DATASET CONTENT:
:::

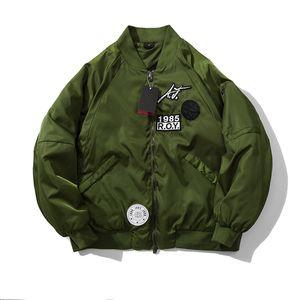 Mens Womens Unisex Oversize Fashion Designer Bomber Jacket Brasão de Luxo Marca Jacket 2 cores Algodão acolchoado Jacket Casual M-XXL B103152Z
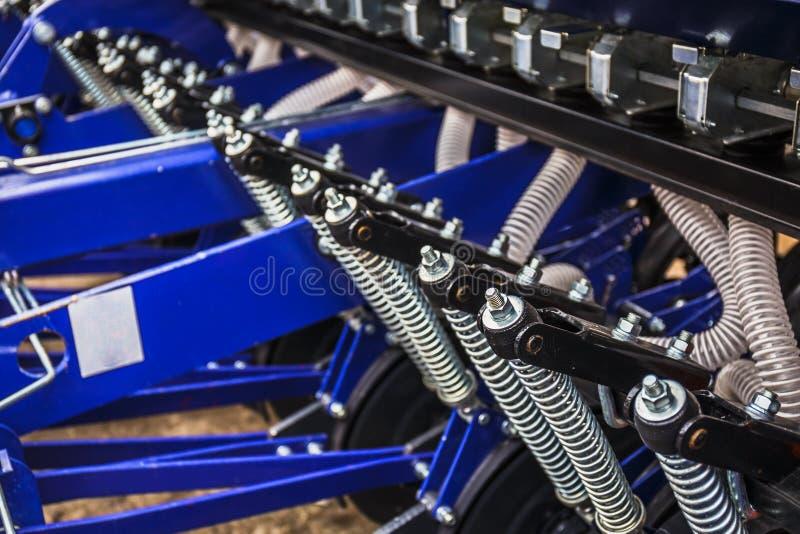 Een deel van het landbouwmateriaal van maaimachinemachines, industriële landbouwzaaimachine stock foto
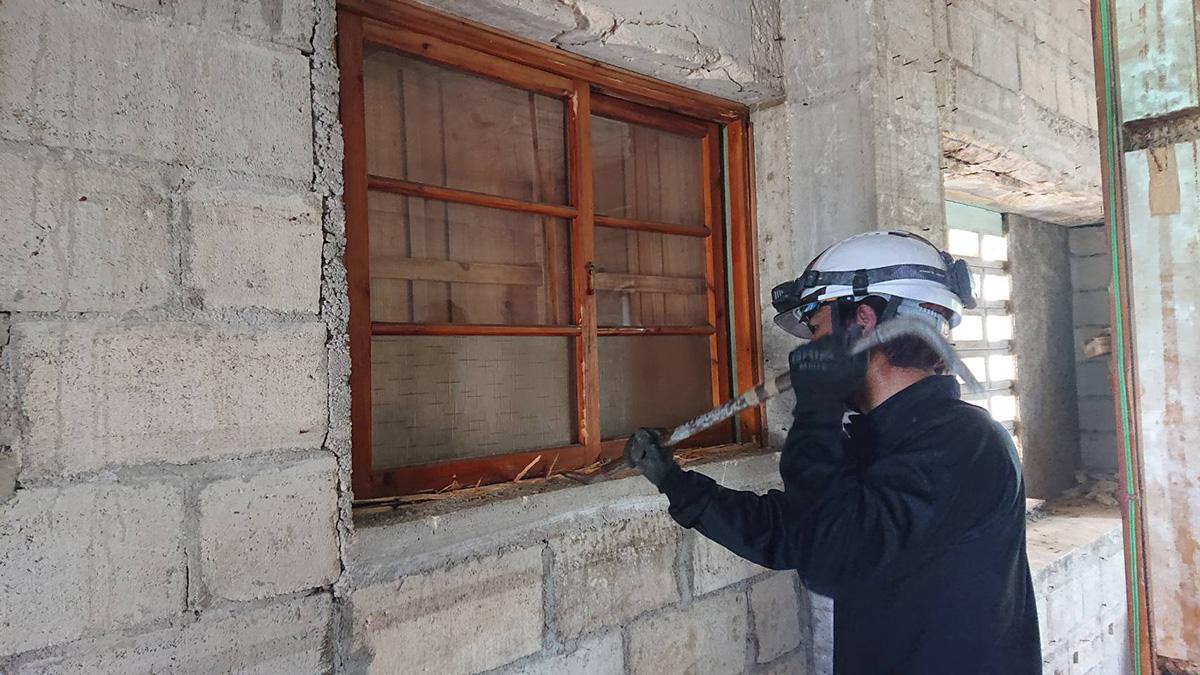 沖縄市 商業施設の解体作業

:::

EXERCISE: Reproduce the material exactly; omit the pictures.

TASK OUTPUT:
 Mens Womens Unisex Oversize Fashion Designer Bomber Jacket Brasão de Luxo Marca Jacket 2 cores Algodão acolchoado Jacket Casual M-XXL B103152Z
 Een deel van het landbouwmateriaal van maaimachinemachines, industriële landbouwzaaimachine stock foto
 沖縄市 商業施設の解体作業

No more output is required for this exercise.